▶ AUFGABEN:
**A.** Zitiere aus dem Textauszug wortgetreu den Abschnitt von „Das Parlament: Frau“ bis einschließlich „zur richtigen Zeit?“.
**B.** Wie viel gibt der Bund laut Caren Lay im Textauszug jährlich für den sozialen Wohnungsbau aus?

▶ TEXTAUSZUG:
Mieten müssen runter

Im Wortlaut von Caren Lay, Das Parlament,

Die wohnungspolitische Sprecherin der Linksfraktion im Bundestag, Caren Lay, spricht sich neben der Wohngeldreform für eine stärkere Mietpreisregulierung und den Rückkauf von bereits privatisierten Wohnungen durch die öffentliche Hand aus. Das Wohngeld sei teuer und werde am Ende an die Aktionäre von Großkonzernen wie Vonovia weitergereicht, betonte Lay im Interview mit der Wochenzeitung „Das Parlament“ (Erscheinungstag 14. November 2022). Es stehe in einem völligen Missverhältnis und es sei haushaltspolitisch nicht nachhaltig, dass der Bund zwei Milliarden Euro im Jahr für den sozialen Wohnungsbau ausgebe, aber 16 Milliarden für Wohngeld und Kosten der Unterkunft bei Hartz IV. Statt dauerhaft Millionen für Transferleistungen auszugeben, müssten die Mieten gedämpft werden. „Die gesamte Welt ist gerade auf Shoppingtour auf dem deutschen Mietwohnungsmarkt, warum machen da nicht auch die eigenen Kommunen mit?“, fragte Lay. Jeder Immobilienkauf sei eine langfristige Investition und könne Mieterinnen und Mieter vor Verdrängung schützen.

Interview: Johanna Metz

Das Parlament: Frau Lay, ab dem 1. Januar 2023 haben mehr Menschen Anspruch ein viel höheres Wohngeld. Vermieter müssen sich außerdem am Kohlendioxidpreis für das Heizen mit Gas und Öl beteiligen. Sind das die richtigen Maßnahmen zur richtigen Zeit?

▶ ERFASSTE DATEN:

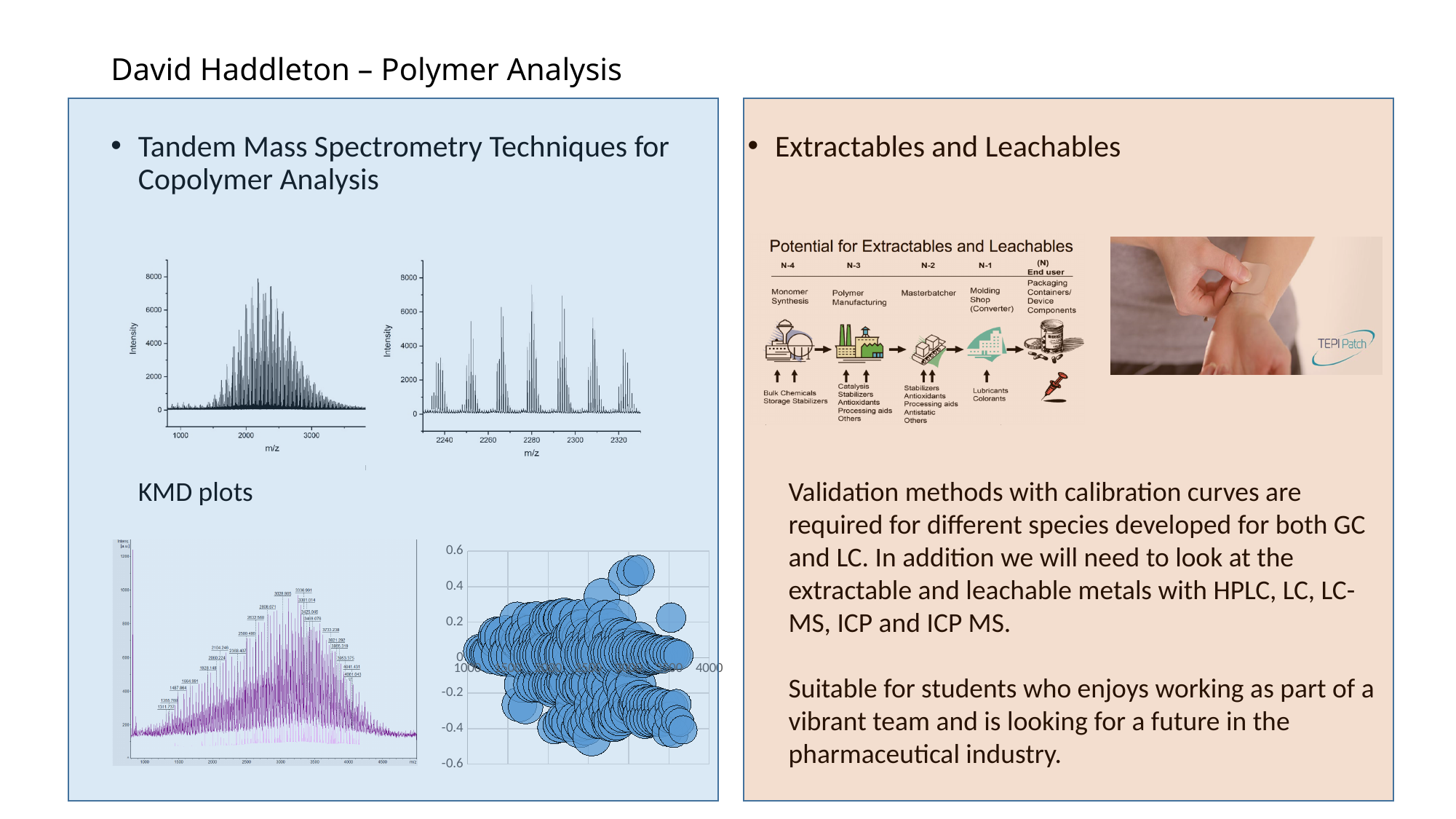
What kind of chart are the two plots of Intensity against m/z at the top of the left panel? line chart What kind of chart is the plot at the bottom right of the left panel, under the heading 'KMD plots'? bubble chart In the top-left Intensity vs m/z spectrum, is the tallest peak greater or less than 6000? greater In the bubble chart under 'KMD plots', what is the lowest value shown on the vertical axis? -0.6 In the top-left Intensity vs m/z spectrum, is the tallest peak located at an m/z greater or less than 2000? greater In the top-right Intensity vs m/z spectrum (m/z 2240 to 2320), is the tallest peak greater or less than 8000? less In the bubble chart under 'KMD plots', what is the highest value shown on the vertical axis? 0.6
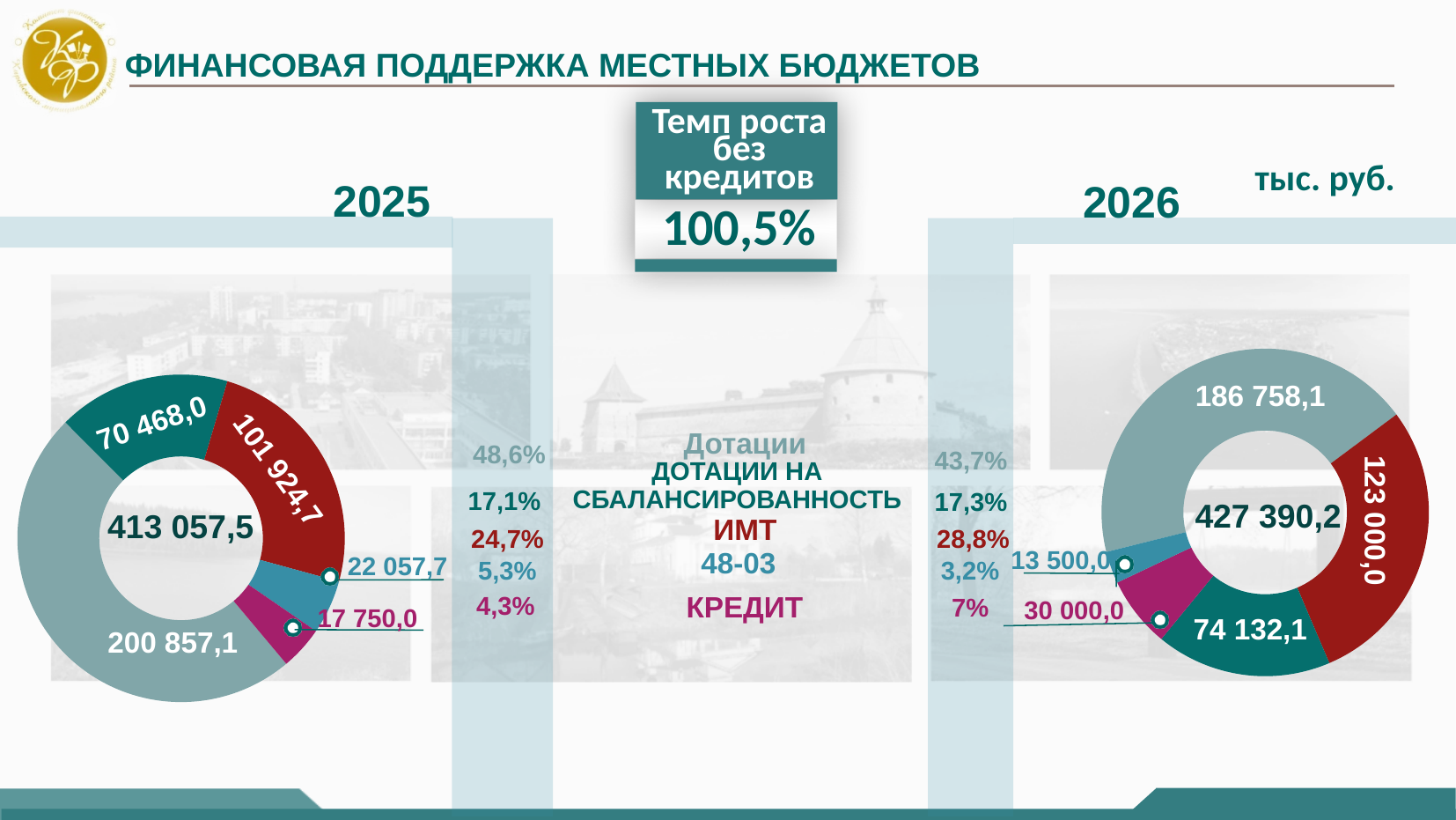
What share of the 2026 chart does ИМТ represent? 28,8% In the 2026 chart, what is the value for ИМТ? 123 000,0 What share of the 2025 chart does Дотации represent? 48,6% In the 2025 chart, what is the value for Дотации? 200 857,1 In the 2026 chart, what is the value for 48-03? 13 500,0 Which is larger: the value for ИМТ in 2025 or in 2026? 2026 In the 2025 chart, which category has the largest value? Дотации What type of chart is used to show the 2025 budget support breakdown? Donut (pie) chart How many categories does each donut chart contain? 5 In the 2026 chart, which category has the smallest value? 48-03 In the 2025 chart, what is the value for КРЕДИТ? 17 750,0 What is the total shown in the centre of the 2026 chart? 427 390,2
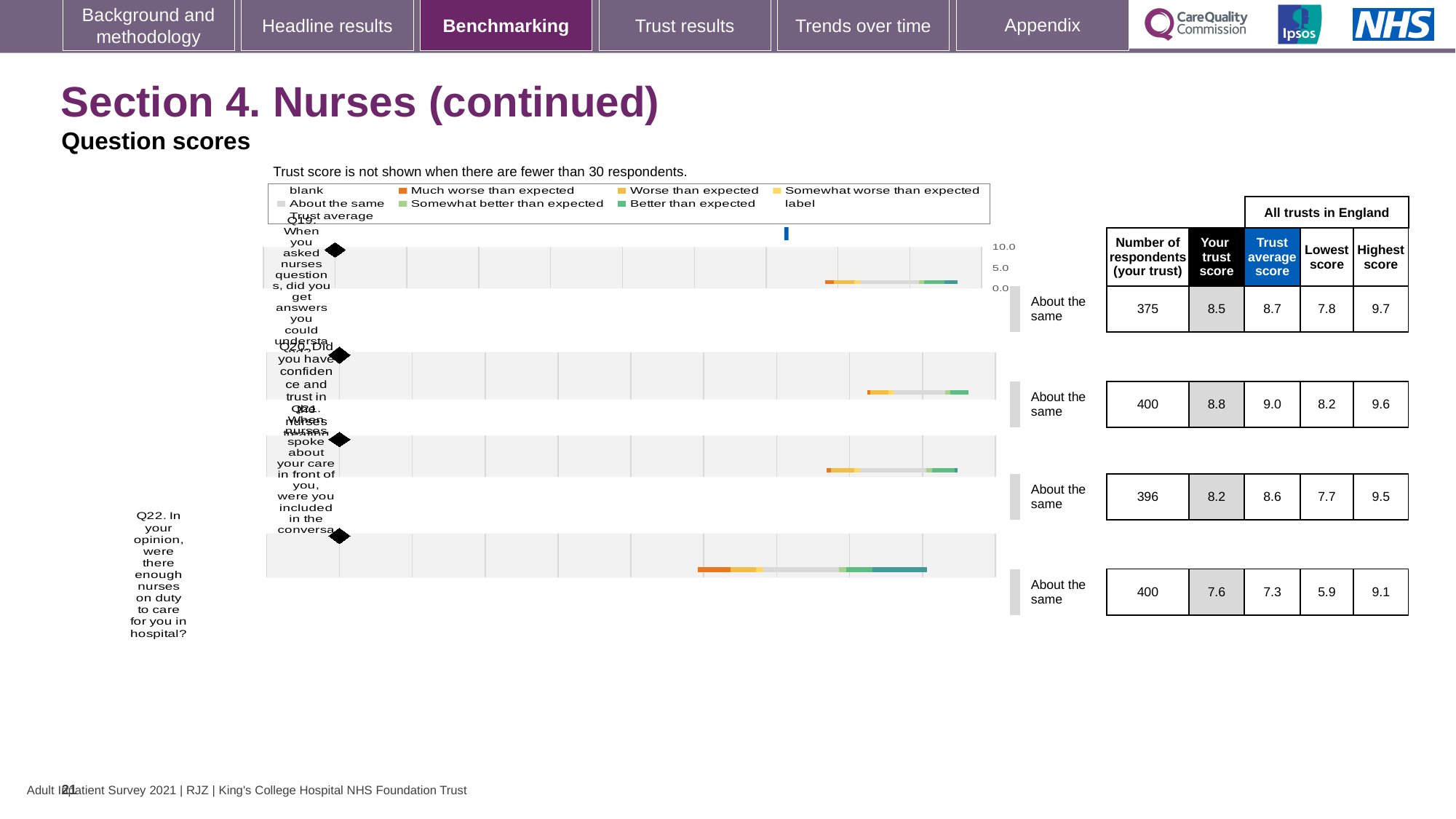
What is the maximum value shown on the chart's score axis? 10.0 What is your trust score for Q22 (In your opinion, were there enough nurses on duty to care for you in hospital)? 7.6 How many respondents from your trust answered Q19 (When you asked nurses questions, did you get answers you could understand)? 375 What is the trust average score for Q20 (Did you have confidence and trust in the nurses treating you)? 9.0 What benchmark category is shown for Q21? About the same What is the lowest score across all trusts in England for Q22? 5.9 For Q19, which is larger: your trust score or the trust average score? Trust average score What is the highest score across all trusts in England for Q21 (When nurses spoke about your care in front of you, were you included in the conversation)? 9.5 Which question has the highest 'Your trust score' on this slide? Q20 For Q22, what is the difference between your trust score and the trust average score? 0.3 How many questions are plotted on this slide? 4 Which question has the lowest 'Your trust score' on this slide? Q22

▶ LÖSUNGEN:
**A.**
Das Parlament: Frau Lay, ab dem 1. Januar 2023 haben mehr Menschen Anspruch ein viel höheres Wohngeld. Vermieter müssen sich außerdem am Kohlendioxidpreis für das Heizen mit Gas und Öl beteiligen. Sind das die richtigen Maßnahmen zur richtigen Zeit?

**B.** Zwei Milliarden Euro im Jahr.